The lines below, from the first through the one containing "category: duikercommongrey", are to be given again exactly, with pictures left out and nothing added.

Collected data entries

»»

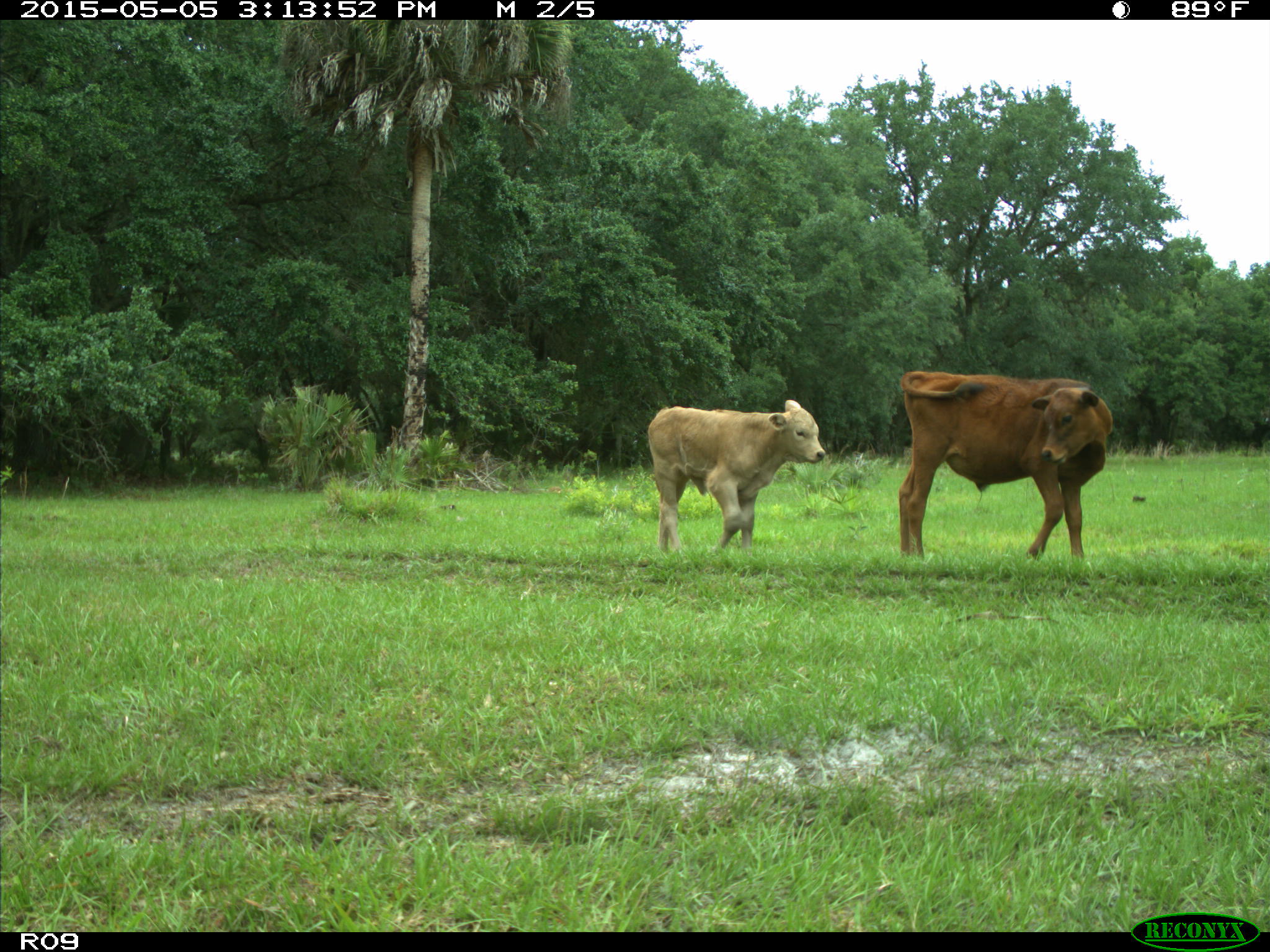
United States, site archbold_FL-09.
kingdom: Animalia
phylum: Chordata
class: Mammalia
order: Artiodactyla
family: Bovidae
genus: Bos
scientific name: Bos taurus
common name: domestic cow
Bos taurus (domestic cow).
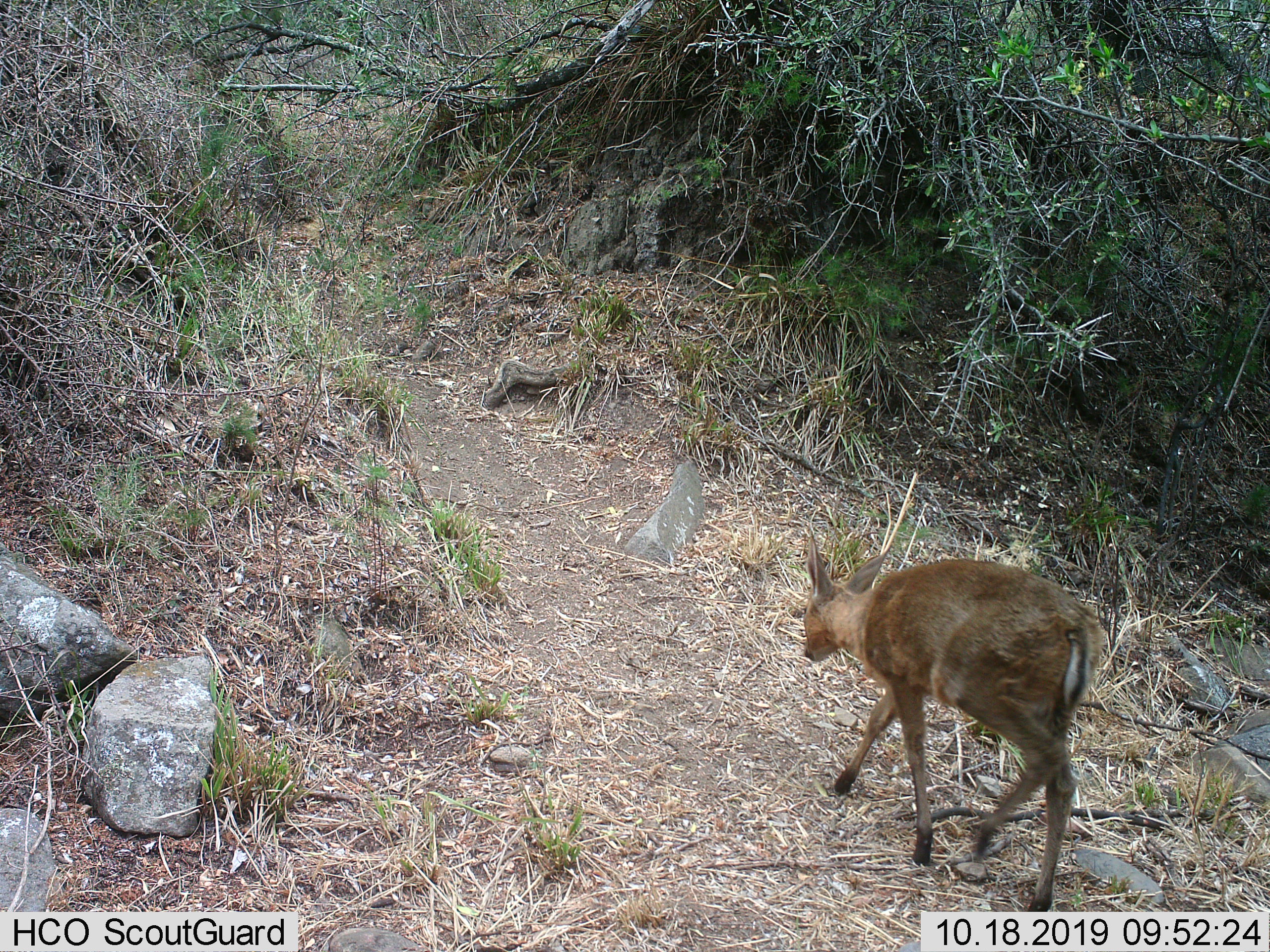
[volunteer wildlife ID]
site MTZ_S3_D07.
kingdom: Animalia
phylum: Chordata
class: Mammalia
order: Artiodactyla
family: Bovidae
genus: Sylvicapra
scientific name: Sylvicapra grimmia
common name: common duiker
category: duikercommongrey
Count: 1.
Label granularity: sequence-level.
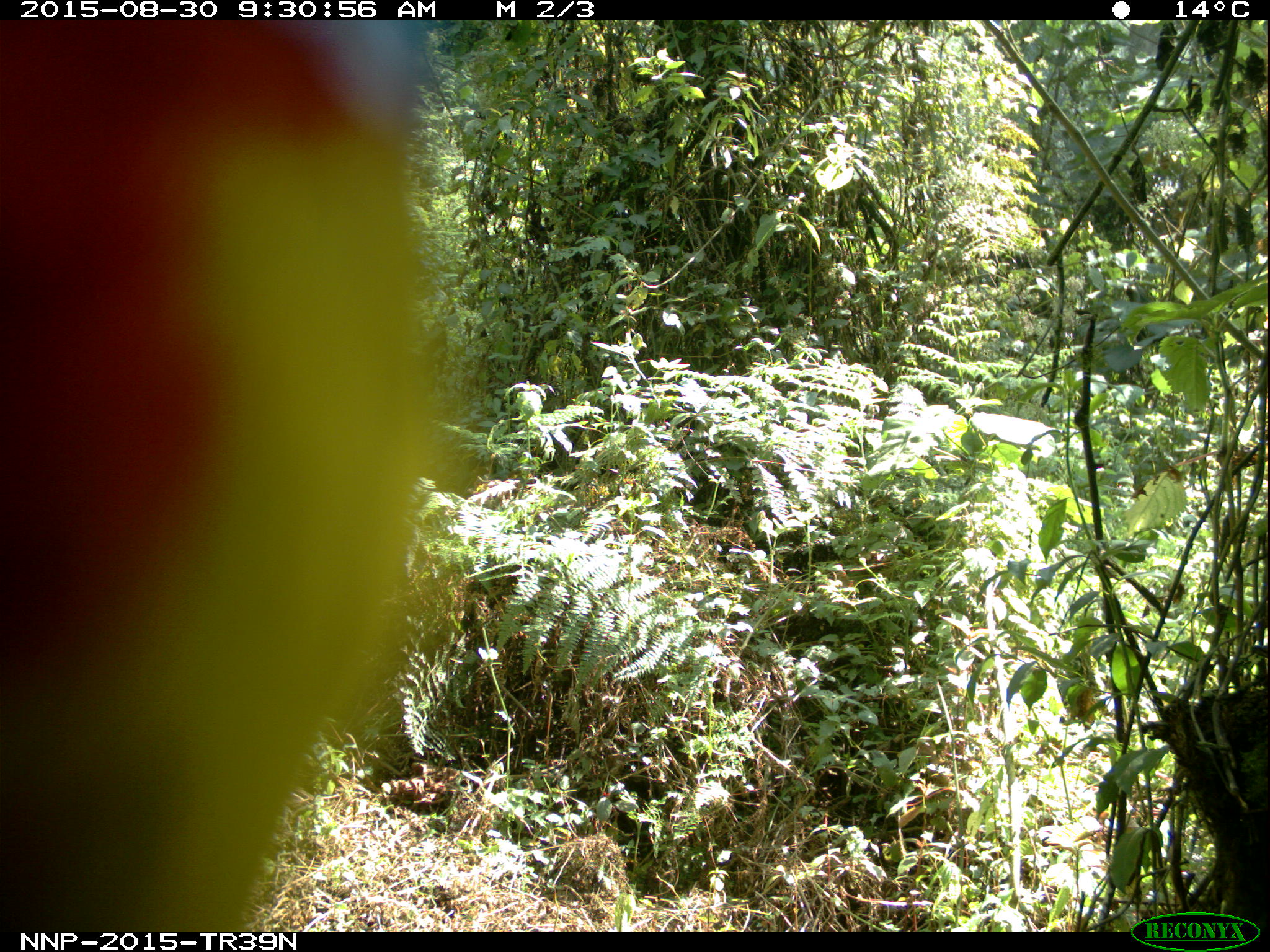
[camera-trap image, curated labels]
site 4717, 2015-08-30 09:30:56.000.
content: unidentified animal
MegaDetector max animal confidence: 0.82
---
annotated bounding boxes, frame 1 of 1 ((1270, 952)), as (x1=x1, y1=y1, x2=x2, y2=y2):
unidentifiable: (x1=0, y1=19, x2=471, y2=932)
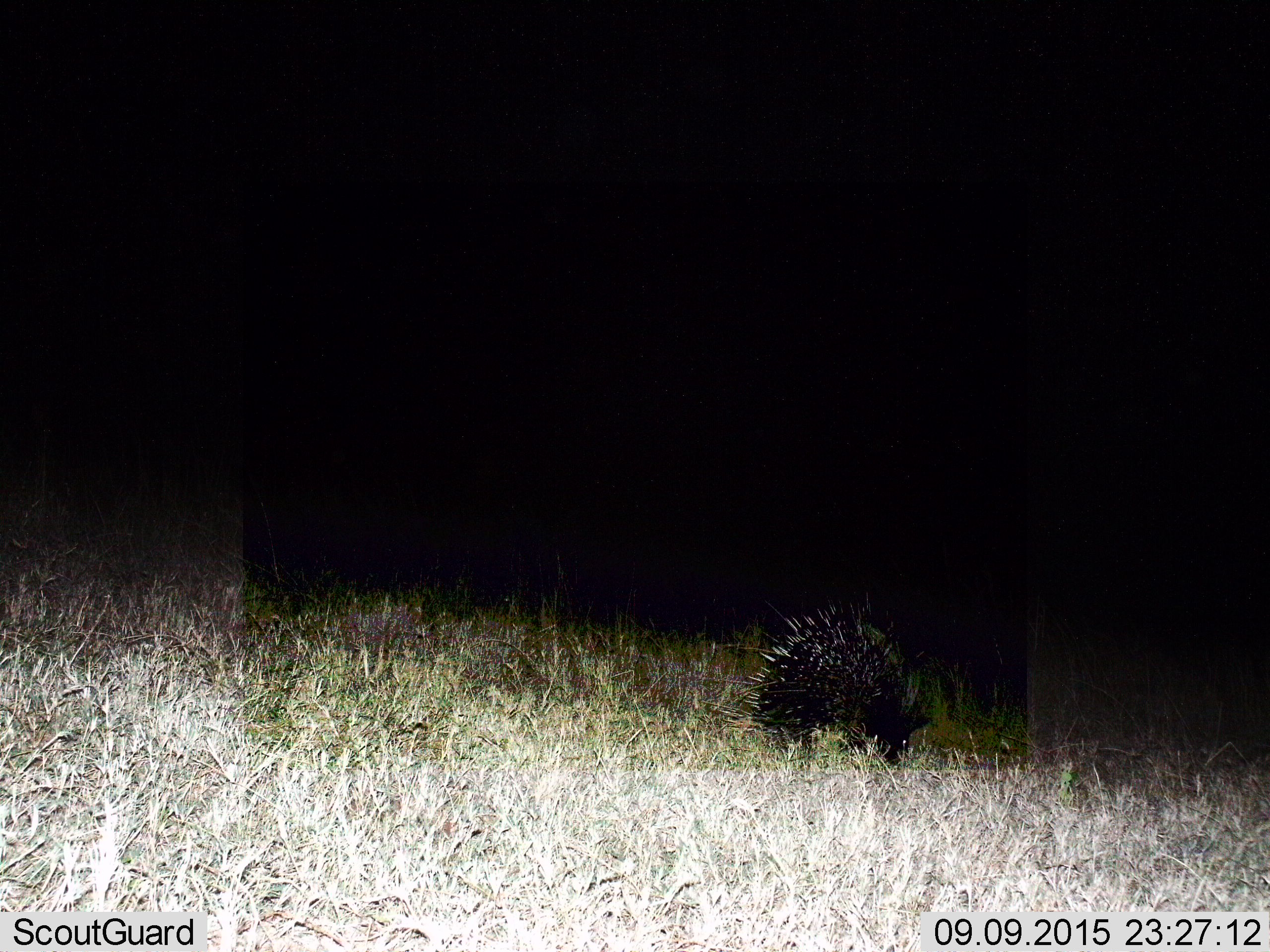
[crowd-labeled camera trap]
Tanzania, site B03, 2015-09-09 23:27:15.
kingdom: Animalia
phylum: Chordata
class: Mammalia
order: Rodentia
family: Hystricidae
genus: Hystrix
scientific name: Hystrix cristata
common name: crested porcupine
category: porcupine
Porcupine (crested porcupine) (Hystrix cristata), count 1. Behavior (volunteer vote fractions): standing 47%, resting 0%, moving 37%, interacting 0%. Young present (vote fraction): 0%. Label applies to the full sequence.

««

### [Answer area]
United States, site archbold_FL-09.
kingdom: Animalia
phylum: Chordata
class: Mammalia
order: Artiodactyla
family: Bovidae
genus: Bos
scientific name: Bos taurus
common name: domestic cow
Bos taurus (domestic cow).
[volunteer wildlife ID]
site MTZ_S3_D07.
kingdom: Animalia
phylum: Chordata
class: Mammalia
order: Artiodactyla
family: Bovidae
genus: Sylvicapra
scientific name: Sylvicapra grimmia
common name: common duiker
category: duikercommongrey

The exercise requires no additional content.